Web sites operated by Network Solutions Inc. were hit by hackers Friday who redirected visitors to one of the company’s competitors.
Starting before noon Eastern time, NSI officials discovered hackers were automatically sending its site visitors to the the Internet Council of Registrars — or CORE — as well as the Internet Corp. for Assigned Names and Numbers. ICANN is the new non-profit organization that oversees the Internet’s address system.
After it discovered the hack, CORE placed a message on its Web site notifying visitors of the hack which also listed the correct IP address for Network Solutions’ site. CORE also posted a brief statement saying it strongly condemned the moves and is looking into legal action.
ICANN officials said there had been no indications that the hackers had affected the root server that it administers. One of 13, ICANN’s root server contains the database that allows domain names to be translated into IP numbers so that traffic can be properly routed.

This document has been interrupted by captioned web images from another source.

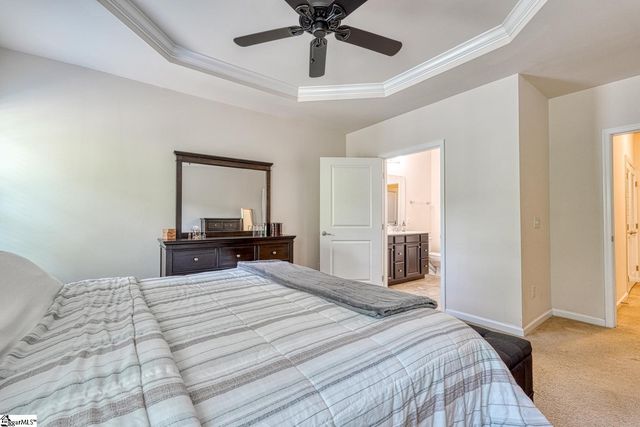 126 W Stableford Drive, Duncan, SC 29334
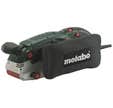 Ponceuse à bande filaire 1010W METABO BAE75 600375000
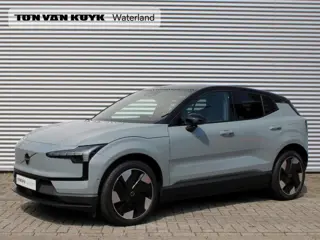 Volvo EX30 Single Motor Extended Range Plus 69 kWh Automaat / Climate Pack / Harman Kardon audio / P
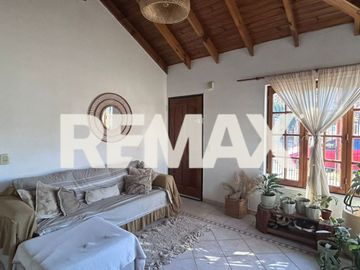 VENTA CASA 2 DORM. - RÍO NEUQUEN 206 - CIPOLLETTI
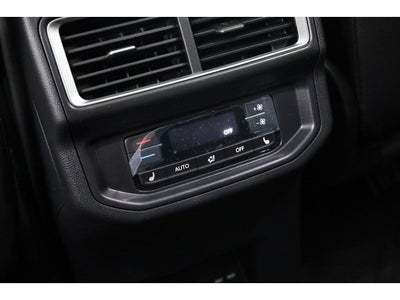 2026 Volkswagen Atlas 2.0T SEL 4MOTION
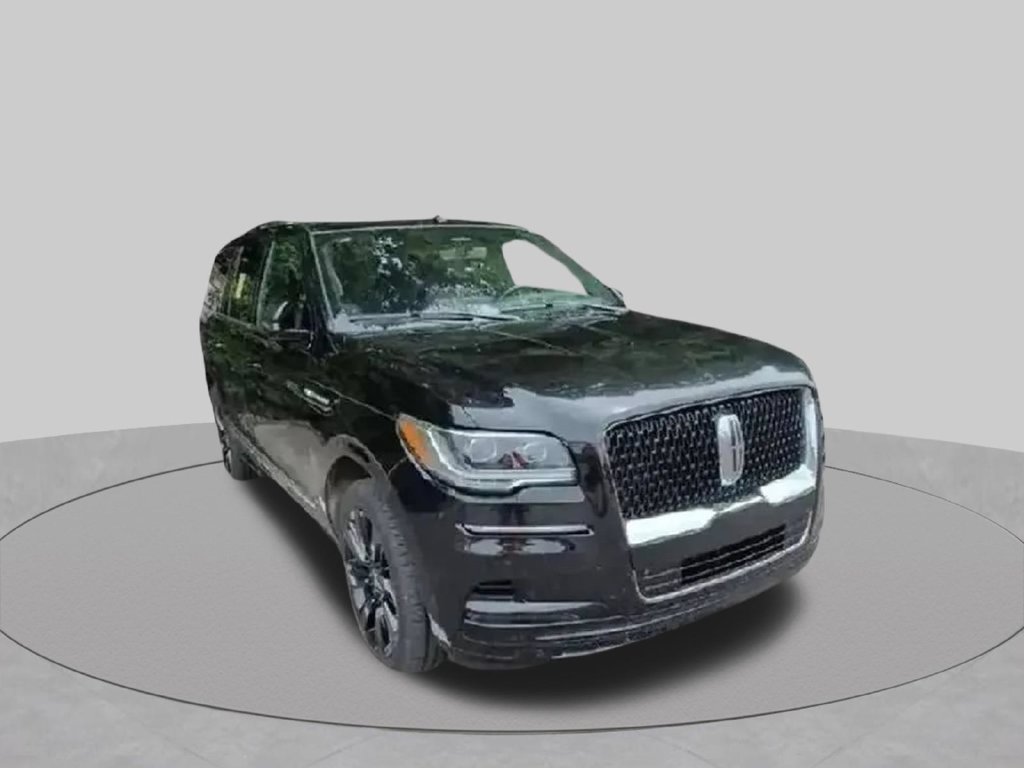 Used 2023 Lincoln Navigator Reserve AWD/4WD image 69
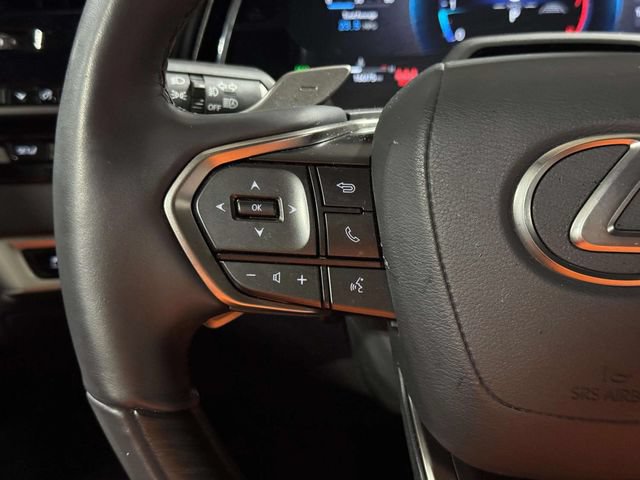 Used 2025 Lexus RX 350 Premium w/ Convenience Package AWD/4WD image 16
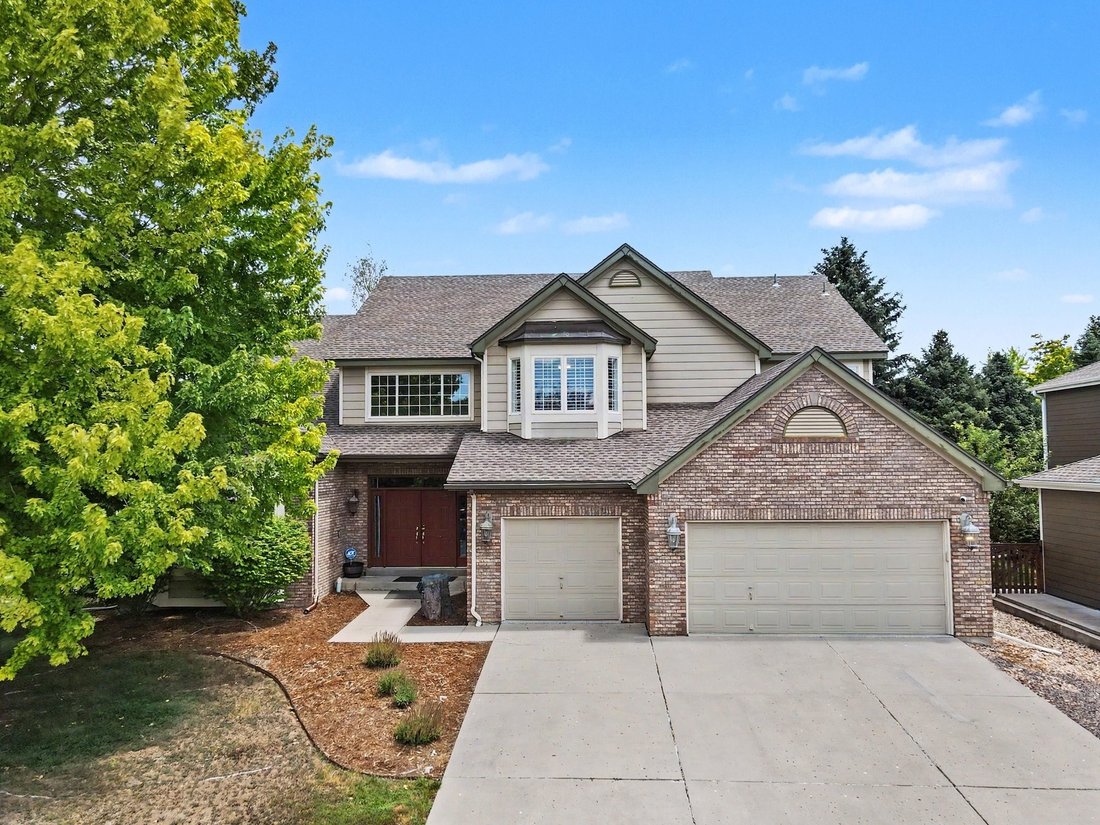House in Fort Collins, Colorado, United States 1 - 18319993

NSI released a statement Friday afternoon confirming a hack had occurred and said the FBI had been called into investigate. NSI is speculating that SoftAware, an Internet service provider based in the same California building as ICANN, was where the hack originated.
In April, ICANN named five testbed registers which included CORE, America Online Inc., France Telecom/Oleane, Melbourne IT and register.com. They were the first to begin registering domain names and testing the new shared registration system developed to allow multiple competitors to handle the process. In addition, 29 companies have been accredited to register domain names once the system’s test is complete.
ICANN takes over the system from NSI which was granted an exclusive government contract to manage the domain system in 1993.